Pix 506E access rules modification

jamesbruce · ‎07-07-2008

Hi,

I'm not much up on Pix firewalls, so I am hoping someone here can answer this question: How would I modify the config below to allow ONLY The following IP's to access 10.2.2.8

192.168.102.85

192.168.111.60

192.168.111.62

192.168.111.50

Running Config:(all I have to go on right now, attached)

Alan Huseyin Kayahan · ‎07-07-2008

Hi James

access-list outside_access_in permit ip host 192.168.111.60 host s-gc-docimg

access-list outside_access_in permit ip host 192.168.102.85 host s-gc-docimg

access-list outside_access_in permit ip host 192.168.111.62 host s-gc-docimg

access-list outside_access_in permit ip host 192.168.111.50 host s-gc-docimg

access-group outside_access_in in interface outside

Regards

Alan Huseyin Kayahan · ‎07-07-2008

Btw, the following command makes all other nat statements useless

access-list 100 permit ip any any

nat (inside) 0 access-list 100

jamesbruce · ‎07-07-2008

Thanks for your response. So if i understand you correctly, remove the nat statements you mentioned, create and apply tghe access-list statements you mentioned and it should work, am I correct?

Alan Huseyin Kayahan · ‎07-08-2008

Removing the nat satatement would affect some traffic if this firewall is used like a router that doesnt have nat enabled by default. That statement might have been issued on purpose to not to spend time on detailed traffic definitions with statics.

If you decide to remove that NAT statement, make sure you enter the following

static (inside,outside) s-gc-docimg s-gc-docimg netmask 255.255.255.255

Regards

jamesbruce · ‎07-08-2008

Thanks for the reply:

Question, I did as you suggested and also added the nat statement you recommended after removing the others and no connection by those ip addreses was able to be made. i also tried it without your recommended nat stement and putting the exisiting ones back in with no luck.
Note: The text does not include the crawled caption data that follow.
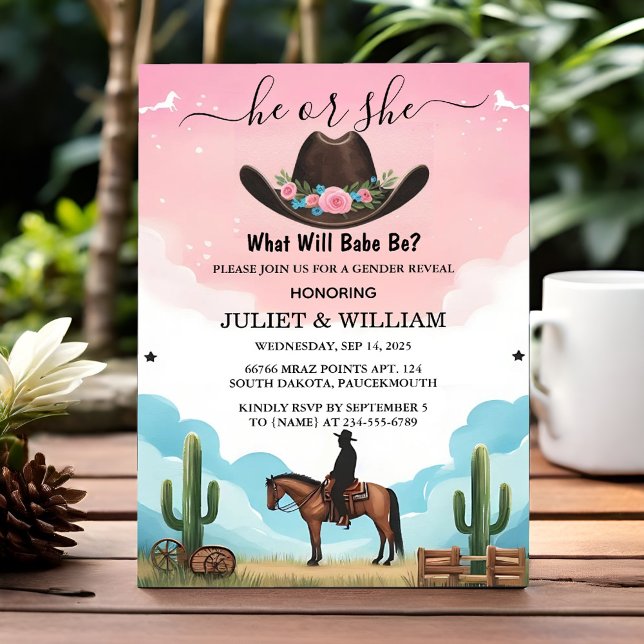 Convite Diversão Barn Hat Filme De Fazenda Usa Revelação D (Criador carregado)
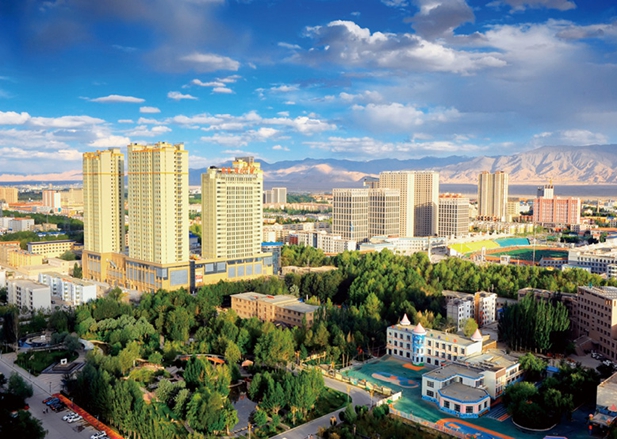 格尔木城市一角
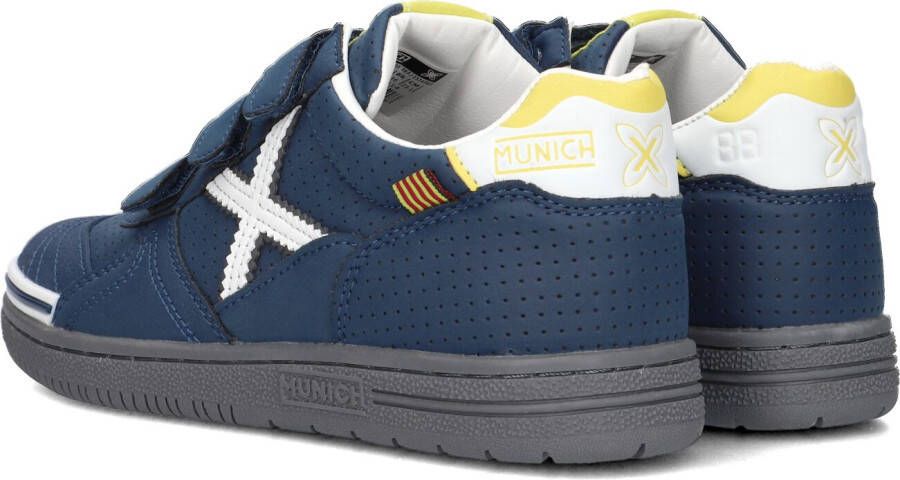 Munich Blauwe Lage Sneakers Velcro G3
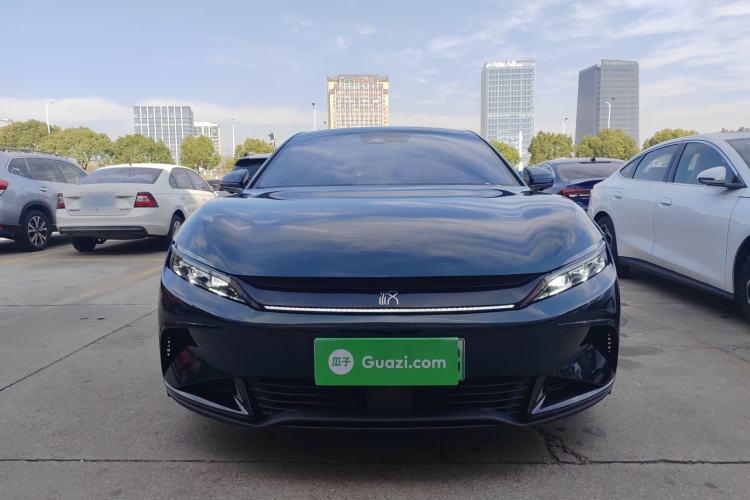 Used BYD Han 2022 EV 610 km All-Wheel-Drive Qianshan Cui Limited Edition
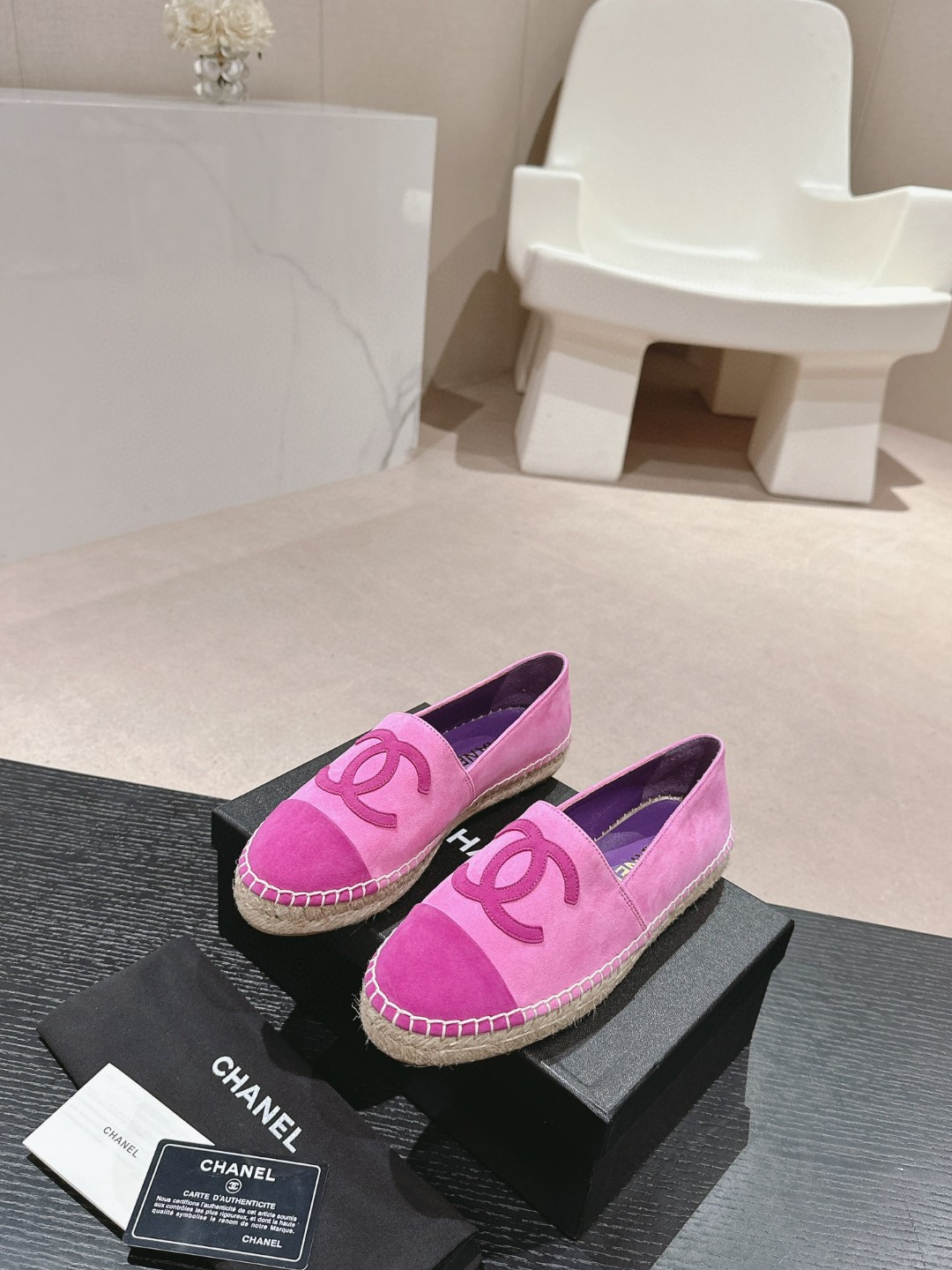 シャネル 【靴】 2024超美品 フラットシューズ ローファー
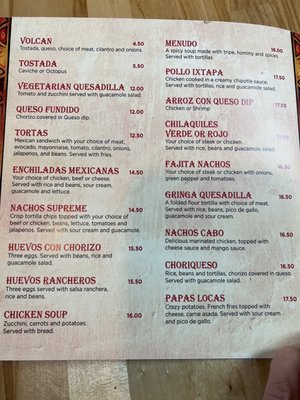 Menu photo 3 Camacho's Tacos Billings, MT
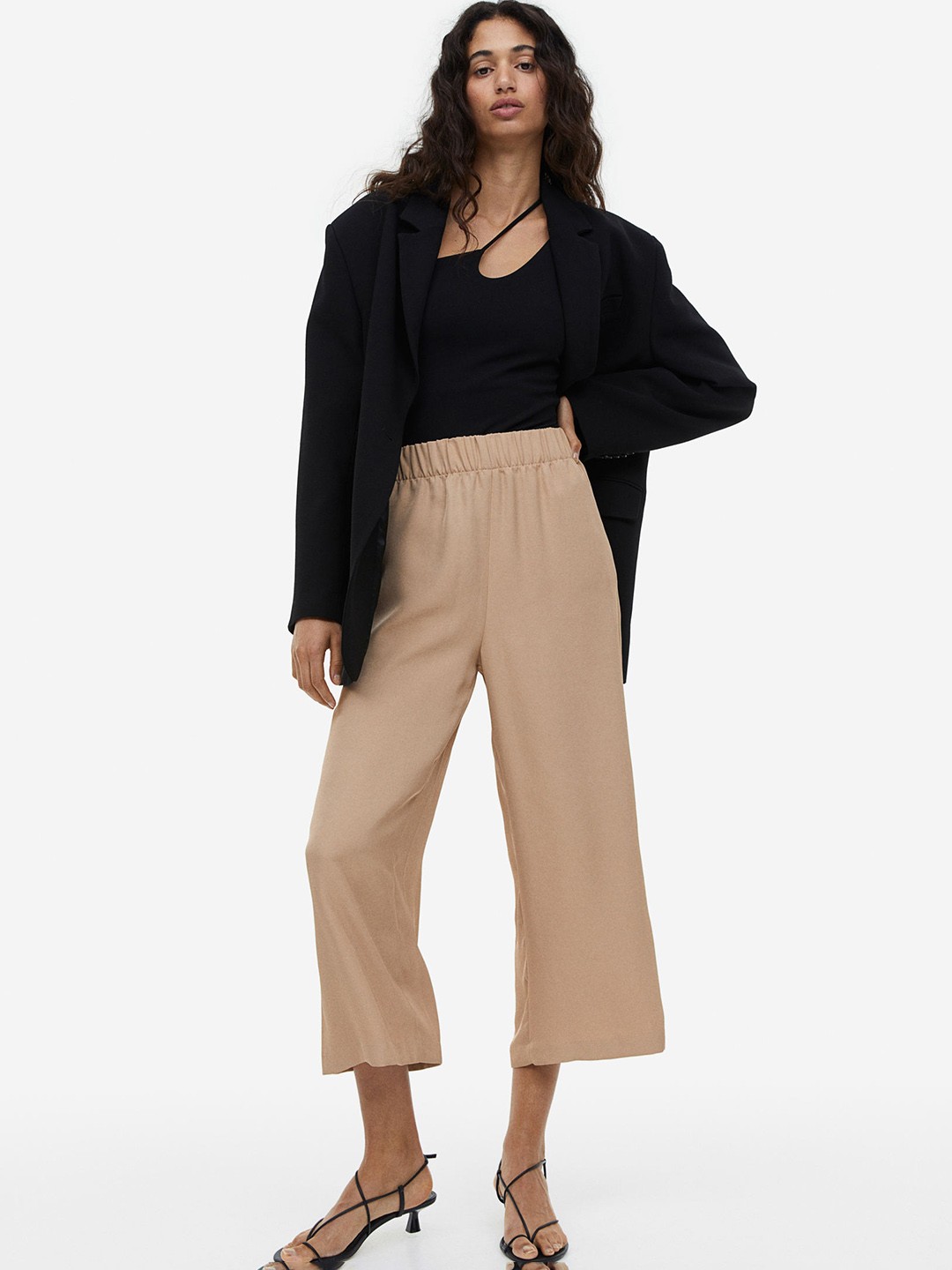 

H&M Women Culottes, Beige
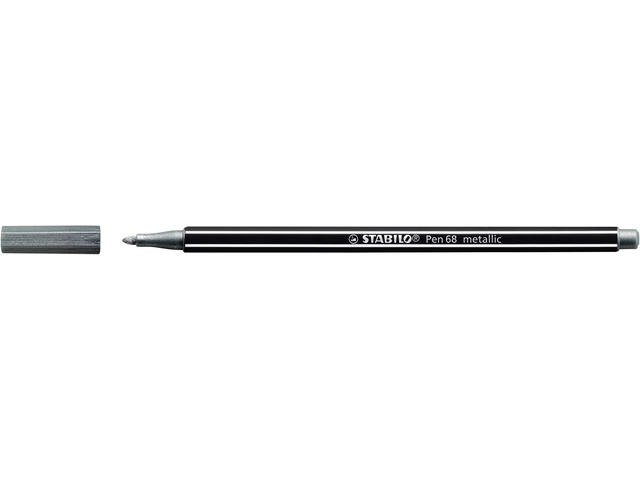 Viltstift STABILO Pen 68/805 M metallic zilver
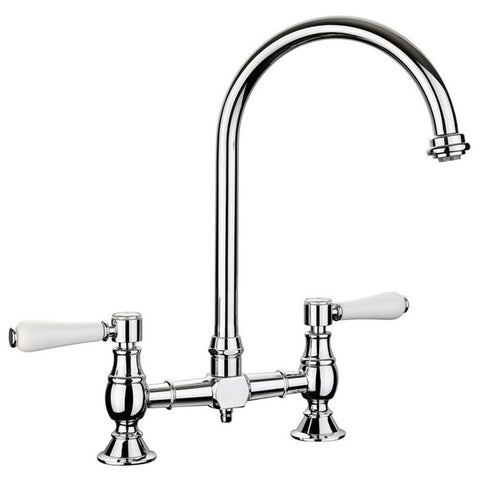 Rangemaster Belfast Bridge Chrome Kitchen Sink Mixer Tap TBL1CM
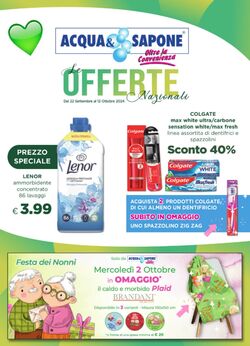 Volantino Acqua e sapone 02.01.2022 - 15.01.2022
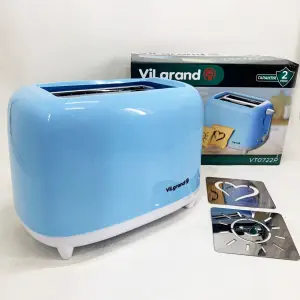 Тостер VILGRAND VT0722P. Цвет: голубой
Since their is a site to site vpn involved, wouldn't similiar changes need to be made on the other side? (They do not have access to the other side device)

Alan Huseyin Kayahan · ‎07-09-2008

"Since their is a site to site vpn involved"

Ah... Now all makes sense.

First of all, your interesting traffic ACL 120 should not contain any any statement unless you want all your connection (including your internet) to go over the tunnel.

Assuming that remote site's local network is 192.168.111.0/24, here is the necessary config.

access-list inside_nat0_outbound permit ip 10.4.28.0 255.255.255.0 192.168.111.0 255.255.255.0

nat (inside) 0 access-list inside_nat0_outbound

access-list 120 permit ip 10.4.28.0 255.255.255.0 192.168.111.0 255.255.255.0

no access-list 120 permit ip any any

no static (inside,outside) s-gc-docimg s-gc-docimg netmask 255.255.255.255

no access-list 100 permit ip any any

no access-list AgendaManager permit ip any any

no access-list AgendaManager permit icmp any any

no access-list AgendaManager permit tcp any any

no access-list outside_access_in permit ip host 192.168.111.60 host s-gc-docimg

no access-list outside_access_in permit ip host 192.168.102.85 host s-gc-docimg

no access-list outside_access_in permit ip host 192.168.111.62 host s-gc-docimg

no access-list outside_access_in permit ip host 192.168.111.50 host s-gc-docimg

no access-group outside_access_in in interface outside

fixup protocol icmp

clear xlate

Please post the latest config after above modifications.